The organisms involved in dahi formation belong to the group of Lacto- bacillus and Streptococci. Some strains used are L. casei, L. bulgaricus, L. brevis, Lalactis, and S. thermophilus. Each of these organisms produces different levels of acidity. The formation of consistently good quality dahi depends upon the use of the right type of starter. A starter culture containing a combination of Lactobacillus and Lactococcus organisms gives good results. Starters containing yeasts, moulds, and gas forming organisms spoil the quality of dahi. When they are present, a product with a homogeneous texture or good aroma will not be obtained. There will be cracks and gas bubbles, and the curd will be of poor quality and taste.

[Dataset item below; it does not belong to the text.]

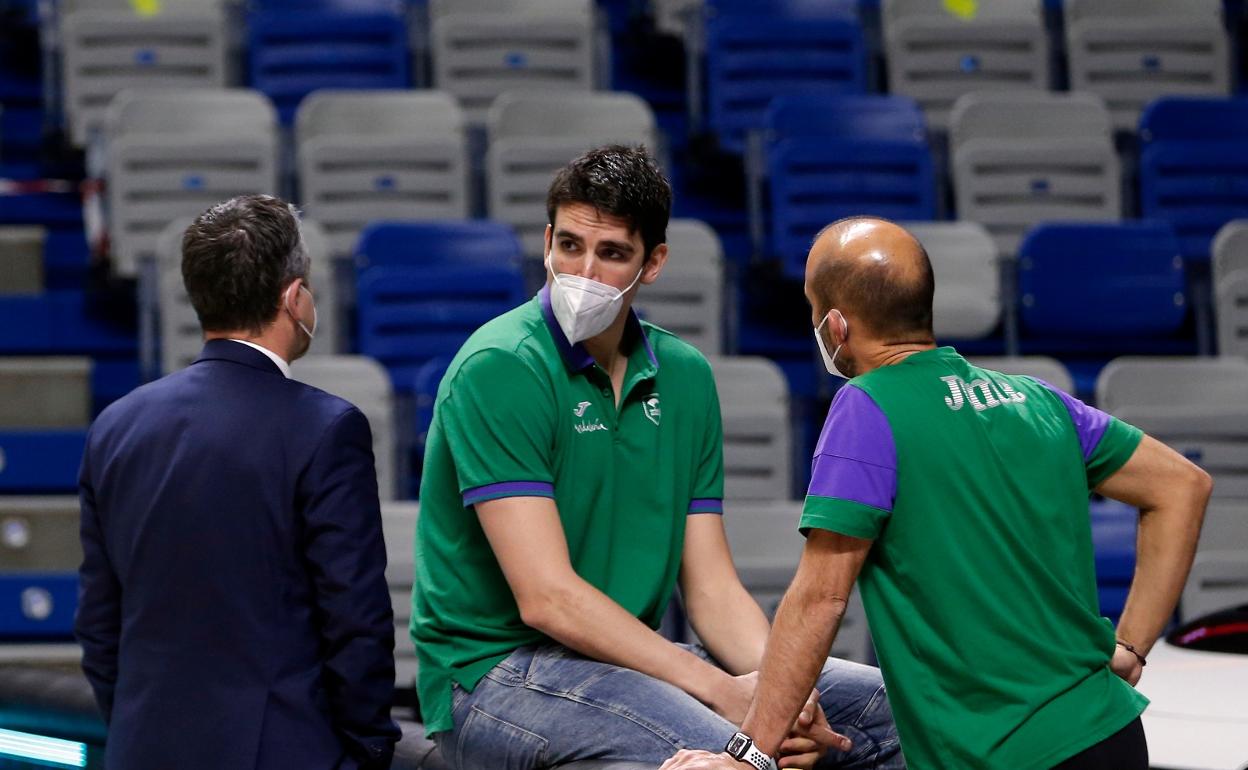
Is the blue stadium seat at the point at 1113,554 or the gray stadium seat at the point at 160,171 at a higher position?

The method of preparation and quality of dahi depends upon whether it is consumed as such or used for preparation of butter. Dahi can be made either from whole milk or skim milk. When whole milk is used, it has a creamy layer on top, the rest being made up of a homogeneous body of curd. The creamy layer can be removed for butter making before consuming curd as such or converting it into lassi.

In the preparation of dahi for consumption as food, milk is brought to a boil in order to destroy viable organisms, cooled to the body temperature, and seeded with dahi from an earlier batch. The quantity of seed depends upon the season of the year and the severity of the climate. About 5-10 percent of the volume of milk is added as starter during cold weather. Lesser quantities are required during summer. Milk is then kept in a warm or cool place, depending upon the season. After 6 to 24 hours, depending upon the climatic conditions, a smooth homogeneous product having an acidity of 0.9 to 1.0 percent acid is formed. Now, a starter for making dahi in a short time is available.

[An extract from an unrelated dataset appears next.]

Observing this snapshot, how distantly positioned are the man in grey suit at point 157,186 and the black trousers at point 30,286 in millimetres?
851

In the preparation of dahi for butter making, raw milk is used in some parts of the country. It is allowed to undergo natural fermentation by atmo- spheric bacteria or by the addition of a small quantity of butter milk from the previous batch of raw-milk-curd. The result is a type of dahi with gas bubbles and a mouldy flavour, separating into two distinct layers-serum at the bottom and cake of curd on top. This is a very undesirable form of making curd. The buttermilk obtained after separating butter from such a dahi will not be fit for use as a beverage. It is always good to use boiled and cooled milk in dahi making, even if it is required only for butter making.

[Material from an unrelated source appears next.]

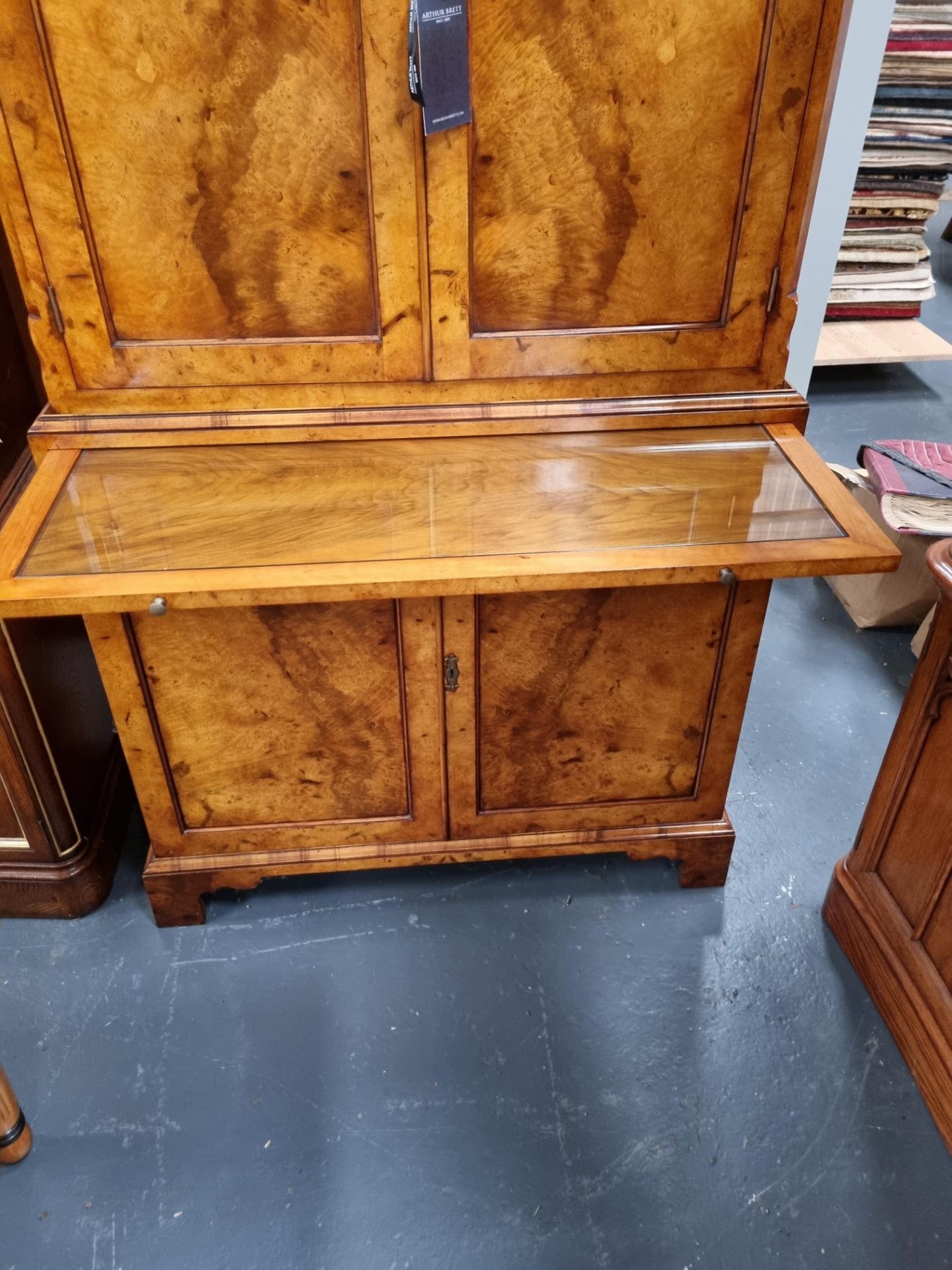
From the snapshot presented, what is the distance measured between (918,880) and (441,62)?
1.59 m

Dahi is used in the preparation of beverages (lassi) by beating it with water and adding sugar or salt and spices. Dahi kusum is a delicious dish compa- rable to ice cream. It is made by beating the milk, sweetening, flavouring, and colouring it before seeding with starter. Sreekhand is a semi-dry mass of dahi sweetened with sugar. It is made by suspending curd in a muslin bag until all the whey is drained off. It is then sugared and coloured.